Any bank run at this point outside Cyprus seems unlikely. But the fact that a line has been crossed could make it harder for policymakers to prevent similar panic from spreading in the future should another eurozone state find itself needing a bailout.
3. European credibility: Imposition of the bank deposit levy risks undermining Europe’s credibility in managing debt and bank crises.
Assurances that the measure is unique to Cyprus may ring hollow. Similar pledges were made when private holders of Greek government bonds were forced to accept losses as part of a bailout.
It could lead to a flight of capital to safer destinations within the eurozone and beyond. In turn, that could undo some of the improved sentiment toward peripheral eurozone countries that has been built on the back of painful economic restructuring and pledges of support from the European Central Bank.

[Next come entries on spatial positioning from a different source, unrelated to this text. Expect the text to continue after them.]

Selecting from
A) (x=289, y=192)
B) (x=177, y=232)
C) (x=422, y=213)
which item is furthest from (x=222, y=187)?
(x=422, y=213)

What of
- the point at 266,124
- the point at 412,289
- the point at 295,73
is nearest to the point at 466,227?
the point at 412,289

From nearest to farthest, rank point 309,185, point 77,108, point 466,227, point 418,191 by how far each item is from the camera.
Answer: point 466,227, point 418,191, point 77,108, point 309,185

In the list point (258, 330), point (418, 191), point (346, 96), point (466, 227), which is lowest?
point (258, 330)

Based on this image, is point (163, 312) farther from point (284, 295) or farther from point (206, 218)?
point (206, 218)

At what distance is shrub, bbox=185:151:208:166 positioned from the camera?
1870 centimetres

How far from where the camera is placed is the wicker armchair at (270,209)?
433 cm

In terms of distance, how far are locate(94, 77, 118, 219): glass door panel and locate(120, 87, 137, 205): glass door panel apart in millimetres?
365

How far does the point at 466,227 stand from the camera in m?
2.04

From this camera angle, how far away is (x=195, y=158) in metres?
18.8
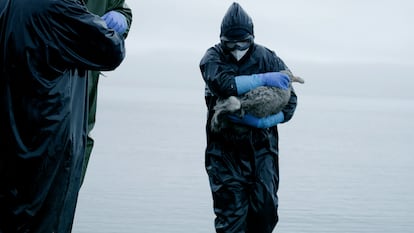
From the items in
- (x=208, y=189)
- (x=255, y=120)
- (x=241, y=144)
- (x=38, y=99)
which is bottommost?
(x=208, y=189)

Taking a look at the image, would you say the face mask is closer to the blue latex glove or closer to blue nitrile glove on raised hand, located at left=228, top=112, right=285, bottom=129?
blue nitrile glove on raised hand, located at left=228, top=112, right=285, bottom=129

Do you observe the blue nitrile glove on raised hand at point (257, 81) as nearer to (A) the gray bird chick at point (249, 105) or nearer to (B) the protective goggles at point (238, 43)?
(A) the gray bird chick at point (249, 105)

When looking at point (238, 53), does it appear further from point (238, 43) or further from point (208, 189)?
point (208, 189)

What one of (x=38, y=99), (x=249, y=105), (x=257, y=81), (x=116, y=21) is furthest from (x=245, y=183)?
(x=38, y=99)

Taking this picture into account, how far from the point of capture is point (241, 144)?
6.43m

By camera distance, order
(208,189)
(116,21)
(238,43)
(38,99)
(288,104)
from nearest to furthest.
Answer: (38,99)
(116,21)
(238,43)
(288,104)
(208,189)

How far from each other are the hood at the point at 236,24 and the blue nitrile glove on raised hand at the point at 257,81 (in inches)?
11.0

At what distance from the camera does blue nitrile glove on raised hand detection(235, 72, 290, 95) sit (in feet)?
20.9

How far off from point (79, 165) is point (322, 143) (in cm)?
1653

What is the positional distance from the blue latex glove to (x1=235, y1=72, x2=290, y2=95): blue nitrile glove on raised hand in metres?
1.13

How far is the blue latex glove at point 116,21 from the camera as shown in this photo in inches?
210

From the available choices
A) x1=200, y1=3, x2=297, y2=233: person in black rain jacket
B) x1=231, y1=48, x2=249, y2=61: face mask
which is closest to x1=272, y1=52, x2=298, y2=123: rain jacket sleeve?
→ x1=200, y1=3, x2=297, y2=233: person in black rain jacket

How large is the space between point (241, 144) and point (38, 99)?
7.00 feet

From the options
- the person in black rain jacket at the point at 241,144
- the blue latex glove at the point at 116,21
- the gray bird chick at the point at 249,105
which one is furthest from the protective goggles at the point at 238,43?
the blue latex glove at the point at 116,21
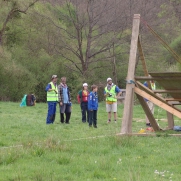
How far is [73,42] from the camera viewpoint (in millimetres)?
44938

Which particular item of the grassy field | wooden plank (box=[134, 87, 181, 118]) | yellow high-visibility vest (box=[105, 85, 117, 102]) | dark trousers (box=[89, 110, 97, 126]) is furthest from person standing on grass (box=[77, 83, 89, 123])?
the grassy field

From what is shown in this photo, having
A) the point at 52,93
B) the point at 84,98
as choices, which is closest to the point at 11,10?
the point at 84,98

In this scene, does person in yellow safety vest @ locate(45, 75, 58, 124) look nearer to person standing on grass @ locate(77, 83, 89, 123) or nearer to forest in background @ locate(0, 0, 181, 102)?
person standing on grass @ locate(77, 83, 89, 123)

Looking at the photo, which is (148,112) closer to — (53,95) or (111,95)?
(53,95)

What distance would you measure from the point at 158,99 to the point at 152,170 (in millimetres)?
4551

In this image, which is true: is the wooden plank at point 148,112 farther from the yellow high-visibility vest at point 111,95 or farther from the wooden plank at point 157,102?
the yellow high-visibility vest at point 111,95

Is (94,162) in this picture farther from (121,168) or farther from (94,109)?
(94,109)

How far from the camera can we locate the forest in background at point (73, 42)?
42250mm

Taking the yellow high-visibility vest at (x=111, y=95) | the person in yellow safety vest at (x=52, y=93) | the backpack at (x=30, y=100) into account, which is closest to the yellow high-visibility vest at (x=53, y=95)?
the person in yellow safety vest at (x=52, y=93)

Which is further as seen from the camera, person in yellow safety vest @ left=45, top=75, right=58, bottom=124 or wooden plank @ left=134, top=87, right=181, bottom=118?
person in yellow safety vest @ left=45, top=75, right=58, bottom=124

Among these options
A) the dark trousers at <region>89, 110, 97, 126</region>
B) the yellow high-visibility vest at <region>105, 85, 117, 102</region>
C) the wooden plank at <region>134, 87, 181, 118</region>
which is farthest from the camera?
the yellow high-visibility vest at <region>105, 85, 117, 102</region>

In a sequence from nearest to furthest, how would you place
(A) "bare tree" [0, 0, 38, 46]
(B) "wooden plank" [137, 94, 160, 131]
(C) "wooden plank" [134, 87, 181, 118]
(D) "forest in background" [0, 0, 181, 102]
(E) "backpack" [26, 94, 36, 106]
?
(C) "wooden plank" [134, 87, 181, 118], (B) "wooden plank" [137, 94, 160, 131], (E) "backpack" [26, 94, 36, 106], (D) "forest in background" [0, 0, 181, 102], (A) "bare tree" [0, 0, 38, 46]

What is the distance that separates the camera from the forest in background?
42250 millimetres

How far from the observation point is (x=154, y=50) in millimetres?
42719
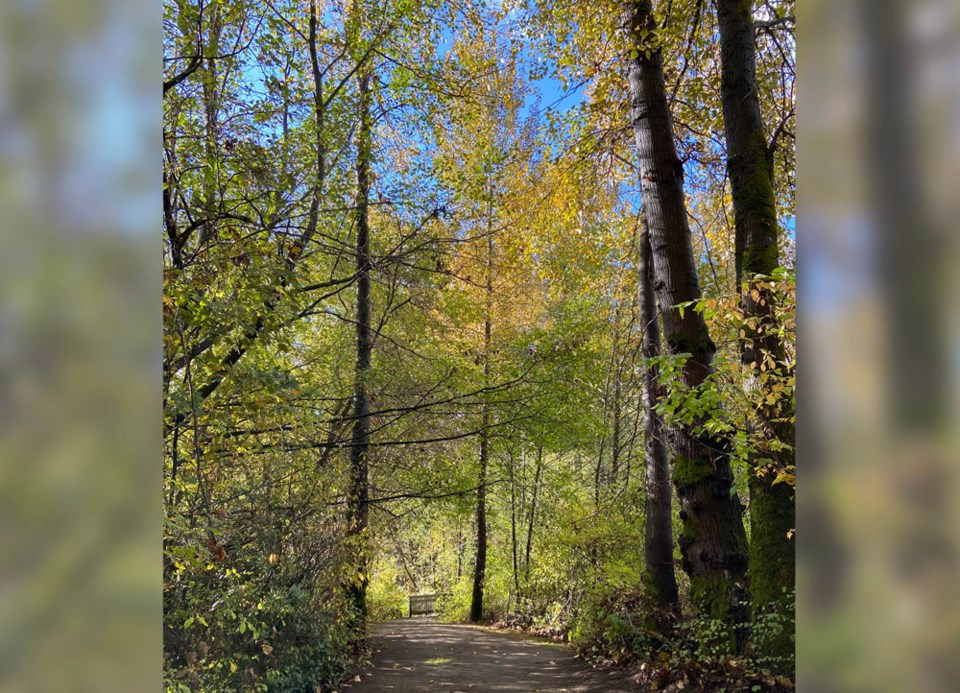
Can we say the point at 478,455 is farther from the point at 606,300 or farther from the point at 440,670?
the point at 440,670

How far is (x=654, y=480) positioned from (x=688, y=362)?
209cm

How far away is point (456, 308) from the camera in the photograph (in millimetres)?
6824

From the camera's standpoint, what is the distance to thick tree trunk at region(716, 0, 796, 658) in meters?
3.10

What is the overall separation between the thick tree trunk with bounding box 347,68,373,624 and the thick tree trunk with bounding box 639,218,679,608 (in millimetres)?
2558

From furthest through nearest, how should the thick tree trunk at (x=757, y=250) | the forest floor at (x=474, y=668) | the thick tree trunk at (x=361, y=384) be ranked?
the forest floor at (x=474, y=668) < the thick tree trunk at (x=361, y=384) < the thick tree trunk at (x=757, y=250)

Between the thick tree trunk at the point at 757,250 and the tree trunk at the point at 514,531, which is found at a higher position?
the thick tree trunk at the point at 757,250

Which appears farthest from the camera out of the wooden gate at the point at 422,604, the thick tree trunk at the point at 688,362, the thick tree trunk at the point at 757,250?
the wooden gate at the point at 422,604

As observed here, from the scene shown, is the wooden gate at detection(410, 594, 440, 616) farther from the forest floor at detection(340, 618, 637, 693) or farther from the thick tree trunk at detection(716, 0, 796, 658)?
the thick tree trunk at detection(716, 0, 796, 658)

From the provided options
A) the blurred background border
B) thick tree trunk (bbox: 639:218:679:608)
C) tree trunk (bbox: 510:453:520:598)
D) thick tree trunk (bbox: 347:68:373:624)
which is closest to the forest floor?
thick tree trunk (bbox: 347:68:373:624)

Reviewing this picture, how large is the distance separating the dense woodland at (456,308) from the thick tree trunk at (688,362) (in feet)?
0.06

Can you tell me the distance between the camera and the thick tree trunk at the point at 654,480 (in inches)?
205

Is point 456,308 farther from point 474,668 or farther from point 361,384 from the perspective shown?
point 474,668
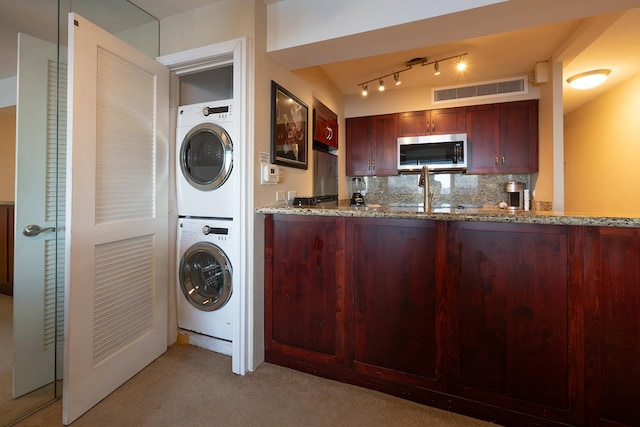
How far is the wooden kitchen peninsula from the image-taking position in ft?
4.17

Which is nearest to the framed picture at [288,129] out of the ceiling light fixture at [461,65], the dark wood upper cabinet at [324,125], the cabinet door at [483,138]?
the dark wood upper cabinet at [324,125]

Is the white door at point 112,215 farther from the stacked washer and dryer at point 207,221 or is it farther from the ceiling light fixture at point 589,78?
the ceiling light fixture at point 589,78

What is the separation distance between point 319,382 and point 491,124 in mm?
3562

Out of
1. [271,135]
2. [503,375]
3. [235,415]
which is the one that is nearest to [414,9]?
[271,135]

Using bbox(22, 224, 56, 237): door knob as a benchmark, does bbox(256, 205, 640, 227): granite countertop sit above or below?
above

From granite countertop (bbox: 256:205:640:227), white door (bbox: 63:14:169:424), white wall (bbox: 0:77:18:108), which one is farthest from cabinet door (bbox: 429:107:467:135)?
white wall (bbox: 0:77:18:108)

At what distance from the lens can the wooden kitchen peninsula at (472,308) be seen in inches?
50.1

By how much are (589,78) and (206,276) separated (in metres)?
4.30

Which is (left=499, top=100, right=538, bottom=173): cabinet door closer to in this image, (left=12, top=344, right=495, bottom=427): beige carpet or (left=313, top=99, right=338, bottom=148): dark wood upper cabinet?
(left=313, top=99, right=338, bottom=148): dark wood upper cabinet

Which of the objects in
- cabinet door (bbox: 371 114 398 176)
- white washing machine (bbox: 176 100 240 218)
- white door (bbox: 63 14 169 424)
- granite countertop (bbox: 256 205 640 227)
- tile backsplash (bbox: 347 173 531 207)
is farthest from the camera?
cabinet door (bbox: 371 114 398 176)

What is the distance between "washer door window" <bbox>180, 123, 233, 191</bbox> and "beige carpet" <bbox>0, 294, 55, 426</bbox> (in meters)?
1.46

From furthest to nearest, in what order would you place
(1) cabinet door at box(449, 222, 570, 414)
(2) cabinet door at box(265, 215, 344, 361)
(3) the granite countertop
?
(2) cabinet door at box(265, 215, 344, 361) < (1) cabinet door at box(449, 222, 570, 414) < (3) the granite countertop

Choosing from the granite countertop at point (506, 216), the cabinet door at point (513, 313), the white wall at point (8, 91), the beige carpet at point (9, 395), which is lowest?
the beige carpet at point (9, 395)

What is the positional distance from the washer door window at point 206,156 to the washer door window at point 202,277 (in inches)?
18.9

4. More pressure on eurozone banks: Bank shares tumbled across Europe on Monday. Investors in eurozone banks, particularly in weaker countries, may demand a higher risk premium to hold those assets, pushing up banks’ cost of funding.
That will add pressure to revenue and earnings, and some banks could lose access to wholesale funding altogether, noted analysts at Germany’s Berenberg Bank.
And all this comes at a time when the region’s banks are still struggling to repair their balance sheets and lending to weaker eurozone states remains throttled, reducing the chances for a return to growth. The International Monetary Fund said just last week that Europe’s banks remain fragile.
5. Losses for Russia: Cyprus banking assets are about eight times the size of the economy, and foreign investors hold just under half of all deposits, which total around €70 billion. Russian companies and individuals have heavy exposure to banks in Cyprus.
Moody’s reckons Russian corporate deposits are worth about $19 billion and any default could affect the servicing of bank debt in Russia.
Russian officials had been talking about extending the maturity of an existing €2.5 billion loan to Cyprus, and possibly reducing the interest rate. On Monday they said they were reconsidering that plan after the EU failed to include them in bailout discussions.